══ Extracted entries

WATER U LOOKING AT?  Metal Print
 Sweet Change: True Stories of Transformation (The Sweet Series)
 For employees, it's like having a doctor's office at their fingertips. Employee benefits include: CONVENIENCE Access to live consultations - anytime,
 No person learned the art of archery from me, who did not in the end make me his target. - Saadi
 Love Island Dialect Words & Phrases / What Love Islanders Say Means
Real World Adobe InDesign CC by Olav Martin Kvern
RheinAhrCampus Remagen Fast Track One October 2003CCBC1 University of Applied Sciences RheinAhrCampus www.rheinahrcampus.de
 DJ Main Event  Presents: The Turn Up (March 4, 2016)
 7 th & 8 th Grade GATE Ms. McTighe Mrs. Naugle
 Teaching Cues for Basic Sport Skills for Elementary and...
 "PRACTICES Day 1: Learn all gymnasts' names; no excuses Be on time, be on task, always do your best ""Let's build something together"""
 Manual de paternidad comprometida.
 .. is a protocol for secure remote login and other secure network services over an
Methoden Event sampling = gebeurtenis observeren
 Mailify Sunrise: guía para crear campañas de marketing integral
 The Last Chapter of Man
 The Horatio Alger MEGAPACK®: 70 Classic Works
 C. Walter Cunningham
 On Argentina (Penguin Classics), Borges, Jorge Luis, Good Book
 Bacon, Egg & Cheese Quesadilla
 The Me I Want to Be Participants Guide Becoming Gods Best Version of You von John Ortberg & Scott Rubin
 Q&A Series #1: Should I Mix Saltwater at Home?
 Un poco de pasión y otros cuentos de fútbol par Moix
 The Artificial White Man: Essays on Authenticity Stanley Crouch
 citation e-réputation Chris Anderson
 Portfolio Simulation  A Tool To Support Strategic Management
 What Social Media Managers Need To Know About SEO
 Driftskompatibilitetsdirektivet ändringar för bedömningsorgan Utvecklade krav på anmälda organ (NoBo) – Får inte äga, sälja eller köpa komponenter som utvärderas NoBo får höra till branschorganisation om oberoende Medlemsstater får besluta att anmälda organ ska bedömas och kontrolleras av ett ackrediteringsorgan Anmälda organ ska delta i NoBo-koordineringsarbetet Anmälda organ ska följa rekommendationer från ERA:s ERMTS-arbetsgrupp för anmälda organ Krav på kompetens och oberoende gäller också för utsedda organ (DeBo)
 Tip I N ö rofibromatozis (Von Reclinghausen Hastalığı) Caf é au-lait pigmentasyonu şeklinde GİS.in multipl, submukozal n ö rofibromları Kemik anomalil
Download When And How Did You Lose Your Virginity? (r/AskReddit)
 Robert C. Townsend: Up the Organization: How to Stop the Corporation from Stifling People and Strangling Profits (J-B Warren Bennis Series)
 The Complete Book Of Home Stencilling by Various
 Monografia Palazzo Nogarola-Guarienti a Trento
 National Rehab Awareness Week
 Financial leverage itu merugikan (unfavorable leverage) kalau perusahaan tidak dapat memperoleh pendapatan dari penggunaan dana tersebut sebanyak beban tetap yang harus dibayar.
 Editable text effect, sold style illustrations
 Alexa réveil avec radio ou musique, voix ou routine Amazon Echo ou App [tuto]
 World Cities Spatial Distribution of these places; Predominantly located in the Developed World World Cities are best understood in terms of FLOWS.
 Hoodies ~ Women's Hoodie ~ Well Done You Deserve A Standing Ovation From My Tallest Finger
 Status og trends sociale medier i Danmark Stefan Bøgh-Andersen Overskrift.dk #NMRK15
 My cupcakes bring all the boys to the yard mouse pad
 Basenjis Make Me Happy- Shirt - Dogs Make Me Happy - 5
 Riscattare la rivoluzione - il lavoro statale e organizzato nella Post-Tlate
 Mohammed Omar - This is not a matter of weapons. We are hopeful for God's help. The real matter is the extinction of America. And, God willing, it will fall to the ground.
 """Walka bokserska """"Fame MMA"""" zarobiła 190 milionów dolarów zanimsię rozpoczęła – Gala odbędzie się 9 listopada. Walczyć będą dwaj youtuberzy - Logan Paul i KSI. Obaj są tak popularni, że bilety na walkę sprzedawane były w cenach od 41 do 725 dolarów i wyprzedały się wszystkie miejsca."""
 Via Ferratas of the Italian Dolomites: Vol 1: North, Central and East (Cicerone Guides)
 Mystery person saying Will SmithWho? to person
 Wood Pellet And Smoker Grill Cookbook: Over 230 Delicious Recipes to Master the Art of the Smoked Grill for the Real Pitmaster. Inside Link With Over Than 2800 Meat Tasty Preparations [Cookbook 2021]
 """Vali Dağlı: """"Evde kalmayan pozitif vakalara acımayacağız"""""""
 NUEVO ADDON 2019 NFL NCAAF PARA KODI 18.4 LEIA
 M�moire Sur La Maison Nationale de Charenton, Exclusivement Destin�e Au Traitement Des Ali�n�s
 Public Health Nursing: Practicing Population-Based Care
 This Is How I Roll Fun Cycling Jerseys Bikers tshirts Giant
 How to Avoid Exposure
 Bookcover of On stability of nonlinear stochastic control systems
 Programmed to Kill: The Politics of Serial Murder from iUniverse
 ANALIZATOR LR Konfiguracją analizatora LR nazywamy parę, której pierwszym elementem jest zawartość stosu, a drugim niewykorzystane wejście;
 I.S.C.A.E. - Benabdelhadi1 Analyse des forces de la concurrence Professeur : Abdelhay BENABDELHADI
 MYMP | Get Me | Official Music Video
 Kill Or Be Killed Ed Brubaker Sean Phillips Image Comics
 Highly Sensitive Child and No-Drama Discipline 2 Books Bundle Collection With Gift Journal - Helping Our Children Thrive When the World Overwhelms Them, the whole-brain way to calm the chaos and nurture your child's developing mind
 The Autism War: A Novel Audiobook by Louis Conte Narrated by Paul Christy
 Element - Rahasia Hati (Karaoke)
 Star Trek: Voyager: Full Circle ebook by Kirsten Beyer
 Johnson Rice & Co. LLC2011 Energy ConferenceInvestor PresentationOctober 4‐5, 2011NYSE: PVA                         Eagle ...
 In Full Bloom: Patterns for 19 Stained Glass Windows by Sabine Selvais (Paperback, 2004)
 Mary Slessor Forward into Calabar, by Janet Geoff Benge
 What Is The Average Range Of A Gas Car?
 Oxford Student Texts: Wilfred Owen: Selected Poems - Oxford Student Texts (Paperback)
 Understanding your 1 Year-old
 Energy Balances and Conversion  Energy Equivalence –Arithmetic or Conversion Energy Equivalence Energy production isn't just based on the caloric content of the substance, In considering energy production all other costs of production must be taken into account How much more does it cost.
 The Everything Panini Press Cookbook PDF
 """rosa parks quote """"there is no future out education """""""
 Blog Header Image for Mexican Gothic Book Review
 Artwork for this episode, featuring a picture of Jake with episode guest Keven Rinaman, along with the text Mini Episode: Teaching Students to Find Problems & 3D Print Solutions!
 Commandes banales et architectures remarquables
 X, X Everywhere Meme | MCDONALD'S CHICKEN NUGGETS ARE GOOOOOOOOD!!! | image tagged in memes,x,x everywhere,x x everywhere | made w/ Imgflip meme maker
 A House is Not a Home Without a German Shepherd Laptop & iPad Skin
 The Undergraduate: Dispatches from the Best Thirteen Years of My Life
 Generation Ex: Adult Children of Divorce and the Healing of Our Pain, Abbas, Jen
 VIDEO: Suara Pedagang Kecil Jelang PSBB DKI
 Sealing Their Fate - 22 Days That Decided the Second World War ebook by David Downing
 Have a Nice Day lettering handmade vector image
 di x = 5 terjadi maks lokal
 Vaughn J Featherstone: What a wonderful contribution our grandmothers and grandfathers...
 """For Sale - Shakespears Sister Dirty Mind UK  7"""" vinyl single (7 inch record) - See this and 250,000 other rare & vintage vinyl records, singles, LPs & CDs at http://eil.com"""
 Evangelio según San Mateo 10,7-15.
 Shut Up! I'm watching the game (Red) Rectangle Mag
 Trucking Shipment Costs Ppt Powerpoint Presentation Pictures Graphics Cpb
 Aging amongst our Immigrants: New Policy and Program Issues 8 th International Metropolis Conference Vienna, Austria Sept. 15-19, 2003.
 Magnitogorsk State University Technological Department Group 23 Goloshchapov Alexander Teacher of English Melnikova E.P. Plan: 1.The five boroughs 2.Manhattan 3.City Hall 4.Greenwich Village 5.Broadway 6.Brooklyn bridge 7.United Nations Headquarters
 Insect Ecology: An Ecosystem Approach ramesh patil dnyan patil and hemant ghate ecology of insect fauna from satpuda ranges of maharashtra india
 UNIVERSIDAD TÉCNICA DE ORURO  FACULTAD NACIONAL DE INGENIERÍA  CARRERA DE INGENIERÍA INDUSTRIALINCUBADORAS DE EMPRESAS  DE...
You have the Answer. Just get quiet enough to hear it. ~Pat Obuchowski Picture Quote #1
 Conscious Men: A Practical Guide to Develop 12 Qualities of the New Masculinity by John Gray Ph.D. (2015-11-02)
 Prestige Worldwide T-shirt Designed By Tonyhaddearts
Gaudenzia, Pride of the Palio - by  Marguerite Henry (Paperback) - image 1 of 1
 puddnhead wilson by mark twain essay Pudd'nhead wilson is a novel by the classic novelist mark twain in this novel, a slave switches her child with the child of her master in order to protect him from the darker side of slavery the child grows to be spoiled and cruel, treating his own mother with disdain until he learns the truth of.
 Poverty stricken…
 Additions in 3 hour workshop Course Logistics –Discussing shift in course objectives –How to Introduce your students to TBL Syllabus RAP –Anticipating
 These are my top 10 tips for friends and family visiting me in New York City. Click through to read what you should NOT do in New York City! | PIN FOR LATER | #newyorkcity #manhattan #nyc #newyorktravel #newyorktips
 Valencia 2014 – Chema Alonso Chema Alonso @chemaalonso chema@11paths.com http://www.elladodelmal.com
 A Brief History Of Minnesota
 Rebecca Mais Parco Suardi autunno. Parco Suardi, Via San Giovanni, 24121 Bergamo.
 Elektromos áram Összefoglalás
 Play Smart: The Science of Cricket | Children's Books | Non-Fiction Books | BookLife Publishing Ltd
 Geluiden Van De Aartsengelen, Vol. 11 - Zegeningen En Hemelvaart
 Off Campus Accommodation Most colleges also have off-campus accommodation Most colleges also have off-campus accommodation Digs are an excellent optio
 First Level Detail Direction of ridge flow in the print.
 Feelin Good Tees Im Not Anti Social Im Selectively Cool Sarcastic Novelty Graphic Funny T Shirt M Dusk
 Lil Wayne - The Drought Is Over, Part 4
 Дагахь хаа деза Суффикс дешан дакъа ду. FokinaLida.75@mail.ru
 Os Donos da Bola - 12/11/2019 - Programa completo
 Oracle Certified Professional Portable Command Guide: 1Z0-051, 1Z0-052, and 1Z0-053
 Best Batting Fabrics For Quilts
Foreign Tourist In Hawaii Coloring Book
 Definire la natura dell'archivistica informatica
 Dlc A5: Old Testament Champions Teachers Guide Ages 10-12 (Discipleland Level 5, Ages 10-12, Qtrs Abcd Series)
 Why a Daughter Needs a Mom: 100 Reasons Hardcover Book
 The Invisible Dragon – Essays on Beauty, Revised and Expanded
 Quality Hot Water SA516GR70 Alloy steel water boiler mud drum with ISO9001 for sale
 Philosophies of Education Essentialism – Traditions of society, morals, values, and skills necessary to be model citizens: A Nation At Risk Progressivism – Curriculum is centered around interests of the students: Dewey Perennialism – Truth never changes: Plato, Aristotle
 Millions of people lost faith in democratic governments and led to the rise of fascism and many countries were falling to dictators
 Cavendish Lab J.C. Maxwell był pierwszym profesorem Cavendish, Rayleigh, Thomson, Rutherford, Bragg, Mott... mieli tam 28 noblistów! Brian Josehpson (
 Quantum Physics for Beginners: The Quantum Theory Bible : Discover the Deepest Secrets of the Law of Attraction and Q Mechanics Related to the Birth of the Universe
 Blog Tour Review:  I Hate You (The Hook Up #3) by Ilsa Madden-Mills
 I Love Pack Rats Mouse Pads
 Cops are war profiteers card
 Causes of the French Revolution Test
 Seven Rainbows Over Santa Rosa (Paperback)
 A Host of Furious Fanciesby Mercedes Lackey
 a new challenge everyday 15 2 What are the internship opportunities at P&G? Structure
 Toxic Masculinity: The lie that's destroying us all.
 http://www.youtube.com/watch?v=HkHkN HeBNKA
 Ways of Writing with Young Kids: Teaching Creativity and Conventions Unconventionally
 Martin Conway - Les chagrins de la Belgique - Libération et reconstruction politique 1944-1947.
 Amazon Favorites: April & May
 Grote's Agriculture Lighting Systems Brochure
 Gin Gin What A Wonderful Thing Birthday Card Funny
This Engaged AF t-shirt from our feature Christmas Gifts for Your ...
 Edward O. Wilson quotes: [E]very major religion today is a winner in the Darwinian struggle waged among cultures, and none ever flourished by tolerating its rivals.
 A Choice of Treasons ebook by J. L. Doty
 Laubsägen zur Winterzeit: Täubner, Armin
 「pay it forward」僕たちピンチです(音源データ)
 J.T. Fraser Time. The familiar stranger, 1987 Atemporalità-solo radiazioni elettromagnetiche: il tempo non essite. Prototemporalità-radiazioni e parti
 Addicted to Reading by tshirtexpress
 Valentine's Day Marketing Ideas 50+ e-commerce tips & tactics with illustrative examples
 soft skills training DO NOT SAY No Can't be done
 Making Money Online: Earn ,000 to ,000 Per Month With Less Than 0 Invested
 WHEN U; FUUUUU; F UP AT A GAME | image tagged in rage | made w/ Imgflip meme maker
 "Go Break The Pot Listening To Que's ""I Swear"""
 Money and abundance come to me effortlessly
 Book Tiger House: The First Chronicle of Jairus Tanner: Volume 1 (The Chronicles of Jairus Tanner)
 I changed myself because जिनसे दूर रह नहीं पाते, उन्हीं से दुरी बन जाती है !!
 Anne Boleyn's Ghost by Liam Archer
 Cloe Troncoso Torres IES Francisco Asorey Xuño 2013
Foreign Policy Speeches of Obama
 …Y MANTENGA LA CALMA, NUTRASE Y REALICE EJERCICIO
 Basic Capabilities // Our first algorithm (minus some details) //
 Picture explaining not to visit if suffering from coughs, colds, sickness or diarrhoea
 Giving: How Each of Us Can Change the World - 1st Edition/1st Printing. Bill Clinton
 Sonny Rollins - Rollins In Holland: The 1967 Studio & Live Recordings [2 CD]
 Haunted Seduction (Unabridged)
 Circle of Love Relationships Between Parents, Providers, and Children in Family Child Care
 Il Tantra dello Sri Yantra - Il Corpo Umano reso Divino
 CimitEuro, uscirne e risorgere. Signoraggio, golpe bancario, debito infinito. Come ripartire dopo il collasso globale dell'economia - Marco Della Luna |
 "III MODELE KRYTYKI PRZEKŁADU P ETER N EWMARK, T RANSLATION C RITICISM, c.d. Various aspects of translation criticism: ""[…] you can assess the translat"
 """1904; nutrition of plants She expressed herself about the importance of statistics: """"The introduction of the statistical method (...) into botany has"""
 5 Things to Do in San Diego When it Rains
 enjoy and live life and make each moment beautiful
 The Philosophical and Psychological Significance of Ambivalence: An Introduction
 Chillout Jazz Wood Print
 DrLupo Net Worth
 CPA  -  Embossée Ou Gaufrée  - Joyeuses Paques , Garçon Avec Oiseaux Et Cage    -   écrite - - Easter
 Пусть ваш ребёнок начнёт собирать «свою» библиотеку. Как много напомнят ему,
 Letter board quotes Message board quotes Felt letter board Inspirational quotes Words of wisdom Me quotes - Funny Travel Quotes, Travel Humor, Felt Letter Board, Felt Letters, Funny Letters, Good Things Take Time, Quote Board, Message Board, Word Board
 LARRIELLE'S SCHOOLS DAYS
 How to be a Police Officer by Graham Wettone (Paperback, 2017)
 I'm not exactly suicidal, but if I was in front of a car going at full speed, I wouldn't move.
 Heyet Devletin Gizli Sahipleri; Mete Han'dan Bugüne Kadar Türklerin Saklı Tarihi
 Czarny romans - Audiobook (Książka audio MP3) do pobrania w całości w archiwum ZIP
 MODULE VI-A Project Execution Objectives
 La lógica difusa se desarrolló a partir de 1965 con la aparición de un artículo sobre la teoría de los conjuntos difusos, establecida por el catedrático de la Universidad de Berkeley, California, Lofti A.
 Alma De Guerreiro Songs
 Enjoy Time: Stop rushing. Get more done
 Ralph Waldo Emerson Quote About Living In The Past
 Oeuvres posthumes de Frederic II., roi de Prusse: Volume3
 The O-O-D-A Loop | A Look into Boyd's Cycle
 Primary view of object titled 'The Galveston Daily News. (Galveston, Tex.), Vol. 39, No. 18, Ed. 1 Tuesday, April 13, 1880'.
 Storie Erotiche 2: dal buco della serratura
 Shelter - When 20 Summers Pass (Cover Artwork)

════

## Problem to work on
Within the entries, find all lines that contain "http" and copy each one.

## Task solution
 """For Sale - Shakespears Sister Dirty Mind UK  7"""" vinyl single (7 inch record) - See this and 250,000 other rare & vintage vinyl records, singles, LPs & CDs at http://eil.com"""
 Valencia 2014 – Chema Alonso Chema Alonso @chemaalonso chema@11paths.com http://www.elladodelmal.com
 http://www.youtube.com/watch?v=HkHkN HeBNKA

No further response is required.